The second instance is in the account of the woman taken in the act of adultery (John 8:3–11). When the woman’s accusers brought her before Jesus, expecting Him to pronounce judgment, He told them that the one who was without sin should throw the first stone. One by one, the condemning crowd left. Then Jesus told the woman, “Neither do I condemn you. Go and sin no more” (verse 11). She had been caught. She was guilty. She did deserve stoning according to the Law of Moses (Leviticus 20:10; Deuteronomy 22:22). But the religious leaders who had dragged her there had no concern for holiness. They were trying to trap Jesus into saying that the Law did not matter (verse 6).
Jesus often reminded those religious leaders that He had not come to abolish the Law but to fulfill it (Matthew 5:17). He, as God, was the Author of the Law (2 Timothy 3:16). The Pharisees focused on the letter of the Law but missed the true spirit of it, which is given in Galatians 5:14: “The whole law can be summed up in this one command: ‘Love your neighbor as yourself.’” When Jesus refused to condemn the woman, He was not minimizing the importance of holiness. He was offering her the same kind of forgiveness He offers every one of us (Acts 3:19).
In saying, “Go and sin no more,” Jesus was not speaking of sinless perfection. He was warning against a return to sinful lifestyle choices. His words both extended mercy and demanded holiness. Jesus was always the perfect balance of “grace and truth” (John 1:14). With forgiveness comes the expectation that we will not continue in the same path of rebelliousness. Those who know God’s love will naturally want to obey Him (John 14:15).
When we turn to Christ and receive His forgiveness, we experience a heart change (Luke 9:23; Acts 1:8). Forgiveness is not cheap, and it does not excuse the sin that separated us from God. It cost God everything to offer us the cleansing that pronounces us righteous before Him (John 3:16; 15:13).

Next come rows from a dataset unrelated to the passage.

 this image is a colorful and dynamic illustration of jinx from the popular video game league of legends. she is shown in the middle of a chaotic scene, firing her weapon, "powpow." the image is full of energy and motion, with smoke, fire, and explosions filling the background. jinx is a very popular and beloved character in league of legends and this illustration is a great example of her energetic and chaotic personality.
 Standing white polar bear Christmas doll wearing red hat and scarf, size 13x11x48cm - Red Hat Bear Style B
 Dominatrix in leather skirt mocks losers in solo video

Rather than continue in the self-centered path that led us astray from Him to begin with, the forgiven can walk in God’s path (Luke 14:27). A move toward God is a move toward righteousness, purity, and holy living (1 Peter 1:16; Romans 8:29). We cannot experience the transforming power of forgiveness without being forever changed.

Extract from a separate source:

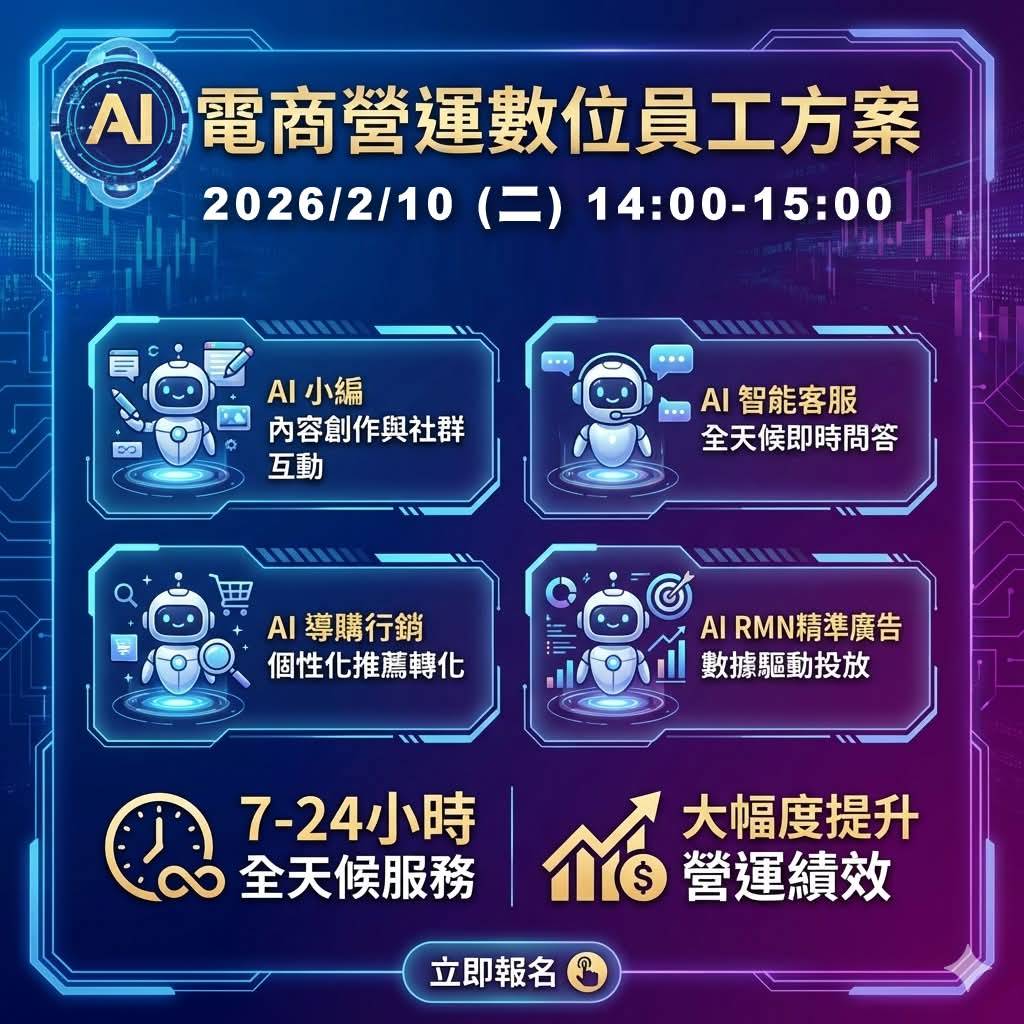 【台灣好農電商進化】  您的24小時最強AI數位團隊上線！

It goes without saying that the woman caught in adultery did not return to her infidelity. She had met Jesus. She would not be perfect. No one is. But she was forever changed. Her eyes had been opened to the depravity of what she was doing. Sin no longer held the appeal it once did. When we meet Jesus, sin no longer holds its fatal attraction. Grace changes things. “Shall we go on sinning so that grace may increase? By no means! We are those who have died to sin; how can we live in it any longer?” (Romans 6:1–2).When we are born again (John 3:3), the power of the Holy Spirit breaks the power that sin once had over us (Romans 6:6). Once we lived only to please ourselves, but when we have been forgiven, our motivation changes. We now live to please God (Galatians 2:20).

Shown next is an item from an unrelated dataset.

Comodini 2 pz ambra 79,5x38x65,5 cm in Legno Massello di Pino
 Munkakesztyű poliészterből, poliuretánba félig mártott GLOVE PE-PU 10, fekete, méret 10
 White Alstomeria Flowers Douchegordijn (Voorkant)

It should be the goal of every Christian to “sin no more,” although we recognize that, while we are in the flesh, we will still stumble (1 John 1:8). God’s desire for each of us is to be holy as He is holy (1 Peter 1:16). We still sin, but sin is no longer a lifestyle choice (1 John 3:9–10). When we fail, we can come to God and ask forgiveness (1 John 1:9; 1 Peter 4:1–2). And if we are truly God’s children, He will correct us, disciplining us when we need it (Hebrews 12:6–11). His work is to conform us to the image of His Son (Romans 8:29).